Bunu batılı yapıyor da Türkiye Cumhuriyeti niye yapmasın? Eğer yapamıyorsan, bunun suçlusu bu ülkeyi yönetenlerdir. Bugüne kadar bu adımlar atılmadıysa, sorumlusu bu ülkeyi yönetenlerdir. Batılı yapmışsa biz de yapacağız. 'Parası olana bakarız, parası olmayan başının çaresine baksın', yok böyle bir şey. Göreve geldik, hastanelerden rehine toplanıyordu. Ama şu anda bir tane böyle rehine gösteremezsiniz. Niye? Benim vatandaşımı hastanede rehin alacak olanın alnını karışlarım. Yok böyle bir şey, olamaz. Bunu açık ve net söyledim. 'Nerede böyle bir şey var, anında bize bildirin' dedik ve şu ana kadar da hamdolsun birkaç olayın dışında bize böyle bir şey yansımamıştır ve yansımayacaktır.''
-''DERTLİ OLMAK LAZIM''-
Başbakan Erdoğan, bu insanlara elin uzanması için dertli olunması gerektiğini ifade ederek, ''Eğer dertli değilseniz bu dertten anlamazsınız, ama derdiniz varsa anlarsınız'' dedi.

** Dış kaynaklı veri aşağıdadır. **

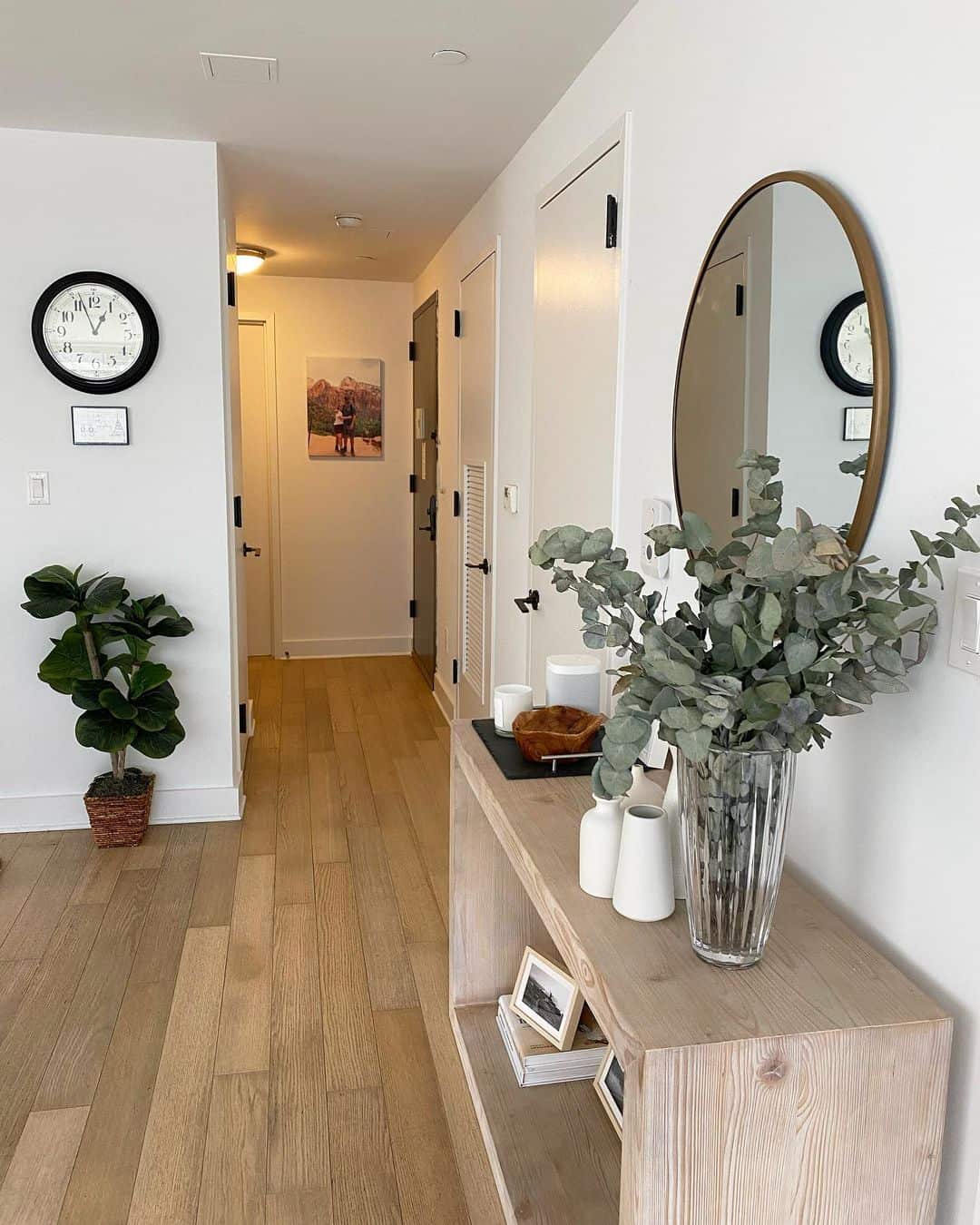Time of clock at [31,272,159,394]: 12:56
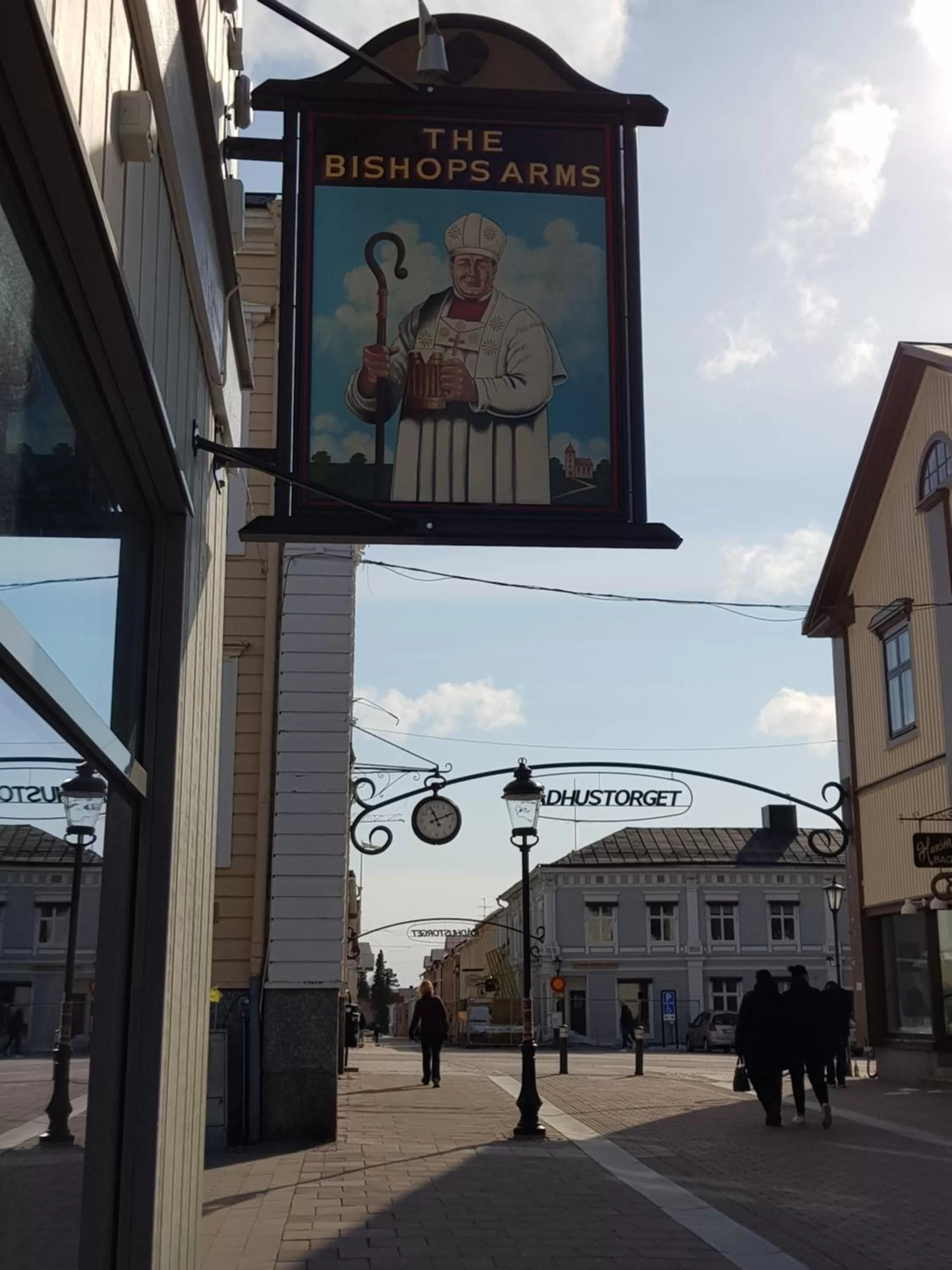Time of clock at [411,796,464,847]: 11:11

''Ankara'ya mahkum olmakla bu işler yürümez, Türkiye'nin 81 vilayetinde elin ayağın olması gerekir'' diyen Erdoğan, geçen hafta Diyarbakır'da bombalı saldırıda yaralananları ziyaret ettiğini anlattı. Başbakan Erdoğan, şöyle konuştu:''O esnada gözünden sıkıntılı olan bir hasta vardı. Annesi ile babası yanıma geldi. 'Eğer bu yavrum buradan kurtulursa, şu anda görünen o ki bir gözünün durumu sıkıntılı, ABD'de benim bu yavrumun tedavisini yaptırır mısınız?' dedi. Dedim ki 'Sen bundan hiç endişe etme. Türkiye Cumhuriyeti Devleti evelallah eğer ABD bunun çaresiyse ABD'de, başka yerde çaresi varsa başka yerde bunun tedavisini yaptıracak güçtedir ve bunu biz yaptırırız, bunun sözünü veriyorum'. Kadıncağız rahatladı. Ne gerekiyorsa yapacağız.''
Başbakan Erdoğan, bunlara benzer binlerce hasta bulunduğunu ifade ederek, şunları kaydetti:''Herkese belki Tayyip Erdoğan ulaşamayabilir. Onun için bazen söylüyorum, yazılı ve görsel medyamız da bizi bu konuda dalgaya alıyor. Ben de diyorum ki, 'Gerekirse benim valim, kömür kamyonunun şoför mahalline oturup, fakiri fukarayı bulacak, kömürü dağıtacak.' Bunu bir konu için söylemiyorum. Aslında bu her konu için geçerli. Gerekirse benim valim, kaymakamım, il sağlık müdürüm, atlayacak arabasına, nerede acaba rahatsız bir hasta var, onunla teke tek ilgilenecek. Kim adına, Başbakan adına ilgilenecek, bunu takip edeceğiz.''
Devletin bir organizasyon olduğunu ifade eden Erdoğan, huzurlu, birbirine güveni bulunan, dayanışma içinde bir millet olabilmek için herkesin üzerine düşen görevi yerine getirmesi gerektiğini söyledi.